United States Bankruptcy Court, N.D. Texas, Fort Worth Division
Feb 27, 2007
CASE NO. 05-48969-DML-7, ADVERSARY NO. 06-4018 (Bankr. N.D. Tex. Feb. 27, 2007)

Opinion

CASE NO. 05-48969-DML-7, ADVERSARY NO. 06-4018.

February 27, 2007


MEMORANDUM OPINION


On January 16, 2007, this court conducted a trial in the above-referenced adversary proceeding. Appearances were made by counsel for Ronald W. Baumgardner (the "Plaintiff") and by Ms. Sanders, mother of Jean Baumgardner (the "Defendant"), as Defendant's attorney-in-fact. Ms. Sanders presented the court with a " Durable Power of Attorney of Litigation Agent." Defendant having informed the court she could not obtain counsel and that health issues prevented her from acting pro se, the court permitted Ms.

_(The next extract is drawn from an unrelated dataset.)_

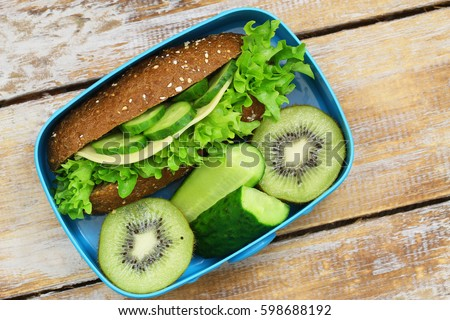 Healthy lunch box with wholegrain cheese roll, cucumber sticks and kiwi fruit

Sanders to speak on her behalf. The court exercises core jurisdiction over this matter pursuant to 28 U.S.C. §§ 1334(a) and 157(b)(2)(B) and (K). This memorandum opinion embodies the court's findings of fact and conclusions of law. Fed.R.Bankr.P. 7052.

BACKGROUND

Plaintiff and Defendant are former spouses. Plaintiff and Defendant terminated their marriage pursuant to a Decree of Divorce (the "Divorce Decree") entered by the 303rd District Court, Dallas County, Texas (the "State Court") on April 18, 2000. The Divorce Decree provided, inter alia:

The divorce proceeding was styled " In the Matter of the Marriage of Ronald W. Baumgardner and In the Interest of Rachel Baumgardner, Minor Child," Case No. DF98-17937-V.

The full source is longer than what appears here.